What will I be asked when I choose a Life Insurance policy?
Lots of consumers put off looking at Life Insurance because they believe it’s a lengthy process, and they’re not sure what questions they will be asked when applying. Nowadays, quotes can be given within 5-10 minutes and an application completed in around 20 minutes. If you go to a whole of the market adviser you’ll only need to give your information once, they search every insurer so you don’t have to! Here the myth that life insurance is laborious and lengthy is debunked – here’s what you will be asked to receive a quote, and what detail the insurer will go into when you’re ready to submit an application.
1. Smoking status
When searching for life insurance, you will be asked four main questions in order to get a quote from a provider. You will be asked your smoking status – initially this is just a yes or no answer- if you’re then going ahead into an application, if you are a smoker the insurer will ask for more details on how often you smoke. Your smoking status will affect the level and price of cover, as you’re health and lifestyle is deemed to be at more of a risk if you have been or still are an active smoker.
Life Insurance is based upon risk, so the insurer will ask you to disclose your occupation. This is because different occupations impact the price and offer depending on the level of risk in your job. For example, if you operate a crane – you’re working at heights, therefore you’re potentially more prone to an accident. For a quote you will just need to state your job title. When you go through to an application the insurer will ask for more details regarding your occupation, such as what percentage of your working day you are operating heavy machinery etc, which can then affect the price. For an office or non-dangerous job the insurer won’t usually need to ask any further questions.
3. Any ongoing medical investigations?
An insurer will ask if you’re currently undergoing any tests, referrals to a specialist or in the process of any medical investigations. Once you’re ready to go through to an application the insurer will then ask if you’re waiting for any results – you can still get a quote, but an application would postpone until the insurer knew the outcome of the results.
4. What are you looking for the life insurance to do?
The insurer will want to know why you’re putting life insurance in place. The main reasons people look at life insurance is to cover funeral costs, pay off a mortgage, or leave a legacy to children or family.
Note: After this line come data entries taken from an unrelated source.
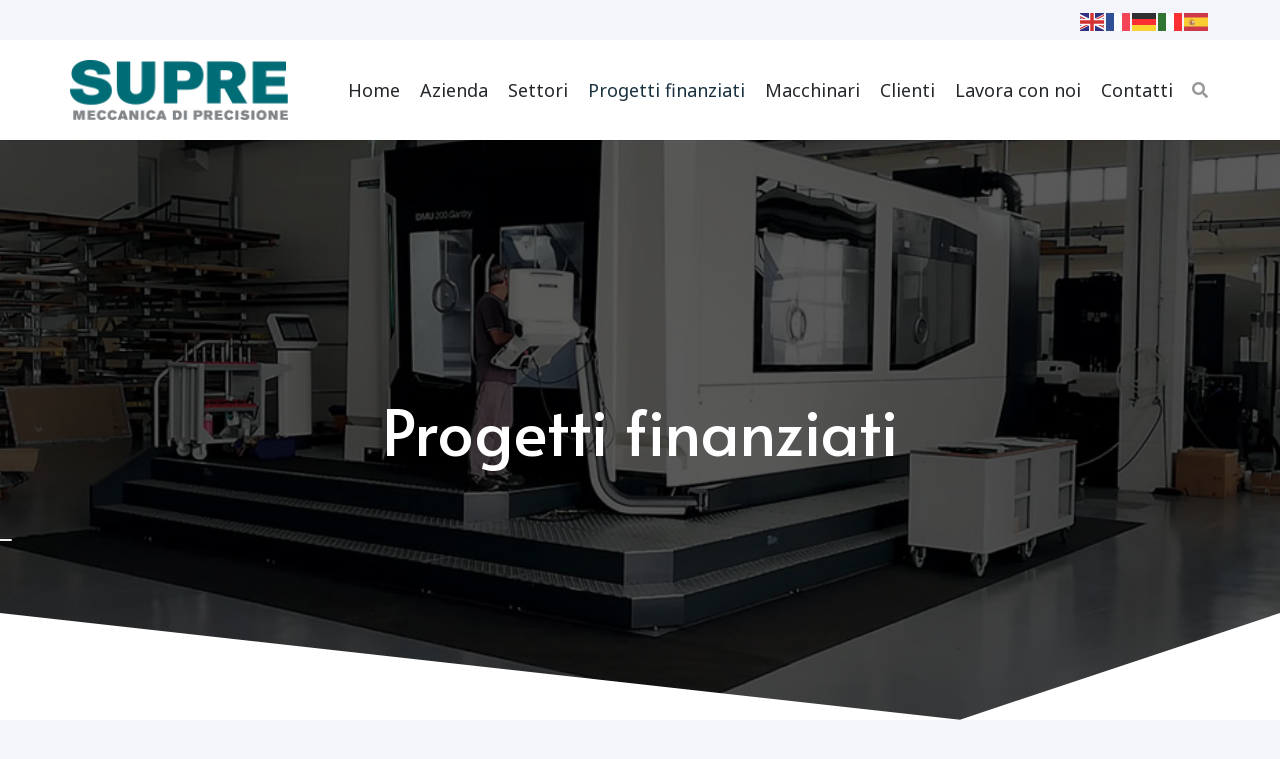

--- FILE ---
content_type: application/javascript; charset=utf-8
request_url: https://cs.iubenda.com/cookie-solution/confs/js/12582788.js
body_size: -245
content:
_iub.csRC = { consApiKey: 'OvR25vyDNeQgQLpzJ2mkn1ULJewIxRVf', showBranding: false, publicId: 'b442e2bf-6db6-11ee-8bfc-5ad8d8c564c0', floatingGroup: false };
_iub.csEnabled = true;
_iub.csPurposes = [3,4,1];
_iub.cpUpd = 1715332837;
_iub.csT = 0.15;
_iub.googleConsentModeV2 = true;
_iub.totalNumberOfProviders = 3;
When you’re putting the policy in place the insurer will need to go through the application, often called a health and lifestyle questionnaire.
5. What type of cover?
When you’re looking to put an application in place, many providers are non-advisory. They will ask you what type of cover you’re interested in – Level Term or Whole of Life? A non-advisory specialist will do this as they can’t tell you what cover they would recommend for you. They can tell you what both policies mean and exactly what they can offer – they just can’t advise. Therefore, it may be beneficial to do some research beforehand – which level of cover is best? Over what time period do you want the cover to run if choosing Level Term? Once you have told the specialist this, they can save you significant time by searching for that specific cover type.
If you’re unsure which cover is best for you, or you’re interested in finding out what both types of cover can offer, you can ask for them to look at both. You can also ask a specialist to look at a budget driven quote for you – they will ask how much you’d be comfortable to pay on a monthly basis (for example £10 a month), and then search the providers to see what cover will be offered.
6. Medical history
The health questionnaire will consist of your medical history; any past or current illnesses will likely result in an increase in price. Some insurers may have exclusions on covering you if you had certain threatening illnesses, but it’s more likely you’ll see an increase in price. You will then be asked one family questionnaire, which includes any medical history relating to close family members’ health.
The second part of the application will be the lifestyle questions, these include your drinking habits (how many units or how many alcoholic drinks you have a week). You will be asked if you partake in any hobbies, and if any of those hobbies are deemed higher risk or a hazardous pastime, such as professional skiing, parachuting or horse-riding, they will then detail this.
The above post is intended to be informative but does not constitute advice – financial, legal or otherwise. Any opinions given are the author’s own and do not necessarily reflect the views of So Smart Protect or So Smart Financial Services.